Some tests are getting timeouts. It looks like most of them are from google colabs machines (Raincloud and xyzzy). I setup a master vs master test with no changes, and Raincloud got some timeouts: http://ec2-34-217-73-2.us-west-2.compute.amazonaws.com:8000/viewTest/10/

My machine is also getting some timeouts: http://ec2-34-217-73-2.us-west-2.compute.amazonaws.com:8000/viewTest/8/ - 10/100 http://ec2-34-217-73-2.us-west-2.compute.amazonaws.com:8000/viewTest/7/ - 48/920 http://ec2-34-217-73-2.us-west-2.compute.amazonaws.com:8000/viewTest/4/ - 1/140

These are some related PRs: https://github.com/LeelaChessZero/lc0/pull/277 https://github.com/LeelaChessZero/lc0/pull/243 https://github.com/LeelaChessZero/lc0/pull/276

killerducky commented 6 years ago

See also https://github.com/LeelaChessZero/lc0/issues/105

I couldn't reproduce timeouts on my machine. But I did see it using up to 68ms of the 100ms move-overhead buffer. So there's a good chance it was exceeded in a few games. And maybe google colab machines are more vulnerable.

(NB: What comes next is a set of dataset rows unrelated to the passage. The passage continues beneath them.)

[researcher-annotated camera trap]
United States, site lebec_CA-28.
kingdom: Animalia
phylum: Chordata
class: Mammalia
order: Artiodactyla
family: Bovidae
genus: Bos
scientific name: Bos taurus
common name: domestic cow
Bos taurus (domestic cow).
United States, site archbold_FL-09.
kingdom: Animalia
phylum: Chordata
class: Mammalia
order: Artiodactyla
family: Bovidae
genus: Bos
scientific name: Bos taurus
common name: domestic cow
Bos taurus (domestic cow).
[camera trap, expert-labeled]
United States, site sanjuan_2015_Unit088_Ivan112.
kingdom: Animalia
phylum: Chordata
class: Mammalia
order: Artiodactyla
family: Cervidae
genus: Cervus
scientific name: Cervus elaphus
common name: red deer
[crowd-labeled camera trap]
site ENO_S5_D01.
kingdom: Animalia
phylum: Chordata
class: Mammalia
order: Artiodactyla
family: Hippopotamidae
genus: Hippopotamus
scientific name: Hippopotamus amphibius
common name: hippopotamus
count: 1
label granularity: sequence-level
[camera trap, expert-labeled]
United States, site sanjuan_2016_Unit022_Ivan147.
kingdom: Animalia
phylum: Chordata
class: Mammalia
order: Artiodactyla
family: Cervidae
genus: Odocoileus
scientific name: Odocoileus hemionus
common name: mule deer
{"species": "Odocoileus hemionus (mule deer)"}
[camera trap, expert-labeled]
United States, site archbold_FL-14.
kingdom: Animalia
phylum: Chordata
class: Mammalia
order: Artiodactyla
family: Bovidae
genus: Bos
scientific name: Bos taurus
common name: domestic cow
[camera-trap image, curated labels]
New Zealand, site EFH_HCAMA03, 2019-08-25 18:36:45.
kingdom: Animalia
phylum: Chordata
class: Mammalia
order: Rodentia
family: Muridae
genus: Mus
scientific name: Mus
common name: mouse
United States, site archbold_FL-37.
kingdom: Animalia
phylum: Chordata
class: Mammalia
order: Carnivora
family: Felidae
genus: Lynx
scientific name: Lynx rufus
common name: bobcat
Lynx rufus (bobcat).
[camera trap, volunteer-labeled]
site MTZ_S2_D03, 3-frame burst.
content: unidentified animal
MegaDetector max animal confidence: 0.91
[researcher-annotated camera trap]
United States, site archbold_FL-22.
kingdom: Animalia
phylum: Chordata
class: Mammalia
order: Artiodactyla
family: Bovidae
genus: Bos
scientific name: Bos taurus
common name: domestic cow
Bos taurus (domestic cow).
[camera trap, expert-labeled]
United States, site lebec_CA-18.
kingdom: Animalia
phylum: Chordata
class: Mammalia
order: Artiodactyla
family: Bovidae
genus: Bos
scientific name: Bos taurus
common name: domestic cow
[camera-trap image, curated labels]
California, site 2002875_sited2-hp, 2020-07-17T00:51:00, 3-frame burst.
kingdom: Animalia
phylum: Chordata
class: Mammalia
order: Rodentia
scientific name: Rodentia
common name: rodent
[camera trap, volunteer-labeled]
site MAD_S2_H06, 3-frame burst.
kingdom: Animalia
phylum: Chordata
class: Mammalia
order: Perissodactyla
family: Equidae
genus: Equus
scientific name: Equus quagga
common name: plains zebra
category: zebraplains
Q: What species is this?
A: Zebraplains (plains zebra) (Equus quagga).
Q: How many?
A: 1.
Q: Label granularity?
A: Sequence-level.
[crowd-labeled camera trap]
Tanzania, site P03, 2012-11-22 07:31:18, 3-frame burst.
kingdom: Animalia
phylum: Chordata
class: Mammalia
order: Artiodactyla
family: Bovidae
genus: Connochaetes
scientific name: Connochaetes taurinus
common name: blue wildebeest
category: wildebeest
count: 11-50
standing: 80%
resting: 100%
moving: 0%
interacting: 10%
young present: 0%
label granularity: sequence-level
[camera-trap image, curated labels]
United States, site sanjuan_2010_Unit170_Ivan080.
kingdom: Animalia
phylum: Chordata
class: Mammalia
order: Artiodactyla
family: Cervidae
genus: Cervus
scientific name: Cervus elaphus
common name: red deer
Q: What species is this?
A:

Edit: Ok I have reproduced timeouts now by setting "Aversion to search if change unlikely"=0 aka --futile-search-aversion aka FMA. This makes it so every move does the full search time without exiting early. Since that could happen for basically any move where 2 or more moves are likely, it's just random luck that default FMA and default --move-overhead haven't timed out on my machine.

killerducky commented 5 years ago

No near term plans to work on this. Closing for now.